Snakes, medicine and the mystery of evil

There is an interesting article today in O Globo from Brazil on a recent discovery of medical uses obtained from the jararaca (in tupi it means large snake) poison. The jararaca is the name of a very common poisonous and deadly snake in Brazil, and responsible for a large amount of snake attacks in the country. I remember growing up in the Mata Atlantica and seeing this snake a few times, either alive or recently killed by a neighbor. Given its real and symbolic character as agent of death and fear, I always wondered, like one of the questions asked at the WYD event in Madrid, why on earth did such a creature exist? How can we explain natural evil apart from human freedom?

If you thinik I’m exagerating these are the symptoms of a bite: Typical envenomation symptoms include local swelling, petechiae, bruising and blistering of the affected limb, spontaneous systemic bleeding of the gums and into the skin, subconjunctival hemorrhage and incoagulable blood. The systemic symptoms can potentially be fatal and may involve hemostatic disorders, intracranial hemorrhage, shock and renal failure. Growing up with these around I wondered if anything good could come of the jararaca?

Apparently so.
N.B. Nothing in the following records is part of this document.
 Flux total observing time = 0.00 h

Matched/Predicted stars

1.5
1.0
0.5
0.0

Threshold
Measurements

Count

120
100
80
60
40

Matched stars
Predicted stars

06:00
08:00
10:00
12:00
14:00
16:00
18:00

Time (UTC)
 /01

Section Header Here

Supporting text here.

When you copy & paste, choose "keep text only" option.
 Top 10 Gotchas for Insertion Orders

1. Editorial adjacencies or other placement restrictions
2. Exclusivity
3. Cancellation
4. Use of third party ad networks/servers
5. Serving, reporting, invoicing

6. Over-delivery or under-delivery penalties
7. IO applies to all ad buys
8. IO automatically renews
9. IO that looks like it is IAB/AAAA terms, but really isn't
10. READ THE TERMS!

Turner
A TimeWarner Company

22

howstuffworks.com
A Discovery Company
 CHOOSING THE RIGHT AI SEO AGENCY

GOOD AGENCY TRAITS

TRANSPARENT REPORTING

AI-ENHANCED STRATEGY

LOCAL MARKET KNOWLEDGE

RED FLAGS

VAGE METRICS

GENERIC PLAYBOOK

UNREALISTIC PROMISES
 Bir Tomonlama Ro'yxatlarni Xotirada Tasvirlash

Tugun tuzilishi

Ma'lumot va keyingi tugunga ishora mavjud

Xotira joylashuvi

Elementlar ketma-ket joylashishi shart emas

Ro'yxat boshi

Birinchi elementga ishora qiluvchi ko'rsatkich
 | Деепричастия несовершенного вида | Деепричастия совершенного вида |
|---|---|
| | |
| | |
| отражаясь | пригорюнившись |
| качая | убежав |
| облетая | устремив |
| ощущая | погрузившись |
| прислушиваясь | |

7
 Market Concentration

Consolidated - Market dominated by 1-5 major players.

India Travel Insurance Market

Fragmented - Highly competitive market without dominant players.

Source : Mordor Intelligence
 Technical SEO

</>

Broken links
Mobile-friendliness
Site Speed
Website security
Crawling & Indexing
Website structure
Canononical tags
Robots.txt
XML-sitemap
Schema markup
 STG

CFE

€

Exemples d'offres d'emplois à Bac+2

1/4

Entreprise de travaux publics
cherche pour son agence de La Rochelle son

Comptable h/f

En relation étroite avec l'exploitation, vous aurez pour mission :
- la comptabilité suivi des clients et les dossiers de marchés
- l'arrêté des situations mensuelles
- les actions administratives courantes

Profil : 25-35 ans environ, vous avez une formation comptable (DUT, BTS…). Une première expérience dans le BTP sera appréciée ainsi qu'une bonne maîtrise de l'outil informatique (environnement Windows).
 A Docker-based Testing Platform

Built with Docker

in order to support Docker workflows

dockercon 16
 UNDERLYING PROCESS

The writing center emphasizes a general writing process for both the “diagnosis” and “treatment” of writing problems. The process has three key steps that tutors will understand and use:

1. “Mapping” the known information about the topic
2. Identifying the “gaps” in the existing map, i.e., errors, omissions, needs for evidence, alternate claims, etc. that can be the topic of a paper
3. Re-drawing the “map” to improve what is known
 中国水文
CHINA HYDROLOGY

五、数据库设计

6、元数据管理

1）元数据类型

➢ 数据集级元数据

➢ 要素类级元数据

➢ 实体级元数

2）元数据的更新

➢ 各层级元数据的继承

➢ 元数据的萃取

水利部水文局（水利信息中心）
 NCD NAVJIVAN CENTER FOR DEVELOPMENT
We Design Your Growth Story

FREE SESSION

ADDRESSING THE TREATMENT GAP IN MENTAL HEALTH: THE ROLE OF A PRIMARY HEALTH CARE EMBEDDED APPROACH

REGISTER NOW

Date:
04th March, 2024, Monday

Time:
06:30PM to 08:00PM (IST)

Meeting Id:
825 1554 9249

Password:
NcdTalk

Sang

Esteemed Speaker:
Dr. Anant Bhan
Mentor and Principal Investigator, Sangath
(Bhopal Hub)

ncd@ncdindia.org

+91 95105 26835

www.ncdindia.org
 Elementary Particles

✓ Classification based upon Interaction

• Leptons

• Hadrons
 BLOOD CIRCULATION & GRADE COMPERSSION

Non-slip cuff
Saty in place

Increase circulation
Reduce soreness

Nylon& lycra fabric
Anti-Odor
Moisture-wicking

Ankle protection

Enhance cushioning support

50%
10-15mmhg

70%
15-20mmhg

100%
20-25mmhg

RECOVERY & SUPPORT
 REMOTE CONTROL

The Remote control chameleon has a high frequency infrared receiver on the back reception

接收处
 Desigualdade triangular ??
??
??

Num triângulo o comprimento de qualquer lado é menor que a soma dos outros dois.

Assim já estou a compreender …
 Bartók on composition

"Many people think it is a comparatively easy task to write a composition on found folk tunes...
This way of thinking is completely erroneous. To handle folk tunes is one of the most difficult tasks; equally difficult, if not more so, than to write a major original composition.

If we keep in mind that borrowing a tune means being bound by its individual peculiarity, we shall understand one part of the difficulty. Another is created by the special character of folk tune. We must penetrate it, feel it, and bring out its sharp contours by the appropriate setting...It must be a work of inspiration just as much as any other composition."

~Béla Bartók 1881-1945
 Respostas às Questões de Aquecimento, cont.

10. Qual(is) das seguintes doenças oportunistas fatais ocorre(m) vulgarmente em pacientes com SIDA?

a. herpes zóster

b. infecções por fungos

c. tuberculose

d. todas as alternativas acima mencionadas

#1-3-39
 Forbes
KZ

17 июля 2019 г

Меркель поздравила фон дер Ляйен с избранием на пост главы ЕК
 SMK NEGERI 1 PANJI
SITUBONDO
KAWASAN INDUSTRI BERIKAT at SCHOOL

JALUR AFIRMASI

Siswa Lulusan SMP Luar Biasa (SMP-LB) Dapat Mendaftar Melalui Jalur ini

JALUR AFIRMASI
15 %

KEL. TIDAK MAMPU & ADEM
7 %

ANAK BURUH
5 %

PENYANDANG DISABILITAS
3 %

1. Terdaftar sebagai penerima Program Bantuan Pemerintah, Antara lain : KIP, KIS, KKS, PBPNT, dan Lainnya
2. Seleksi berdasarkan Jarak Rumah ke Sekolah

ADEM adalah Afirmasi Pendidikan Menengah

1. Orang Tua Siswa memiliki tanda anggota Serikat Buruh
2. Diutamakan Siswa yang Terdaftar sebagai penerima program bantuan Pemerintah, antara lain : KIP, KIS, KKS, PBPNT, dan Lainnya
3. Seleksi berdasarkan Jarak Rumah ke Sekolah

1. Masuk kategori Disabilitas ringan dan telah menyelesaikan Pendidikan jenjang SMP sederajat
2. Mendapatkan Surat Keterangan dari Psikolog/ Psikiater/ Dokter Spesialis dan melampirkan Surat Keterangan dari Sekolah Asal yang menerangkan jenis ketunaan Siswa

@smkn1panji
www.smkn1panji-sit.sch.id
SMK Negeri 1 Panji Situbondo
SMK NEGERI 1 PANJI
In the 60’s a Brazilian farmacologist derived Captopril, a medicine which uses brandicinine found in the jararaca poison, to treat hypertension, used to this day. Now researches are using the same chemical element to develop medicines to treat nuero-degenerative diseases like Parkinsons,  Alzheimer’s and Huntington, as well as thrombosis. Brandicinine stimulates the growth of neurons and prevents their degeneration, while a newly isolated chemical, jarastanine, prevents coagulation which leads to thrombosis, and with low side effects. So good can be taken from evil, even ‘natural’ evil.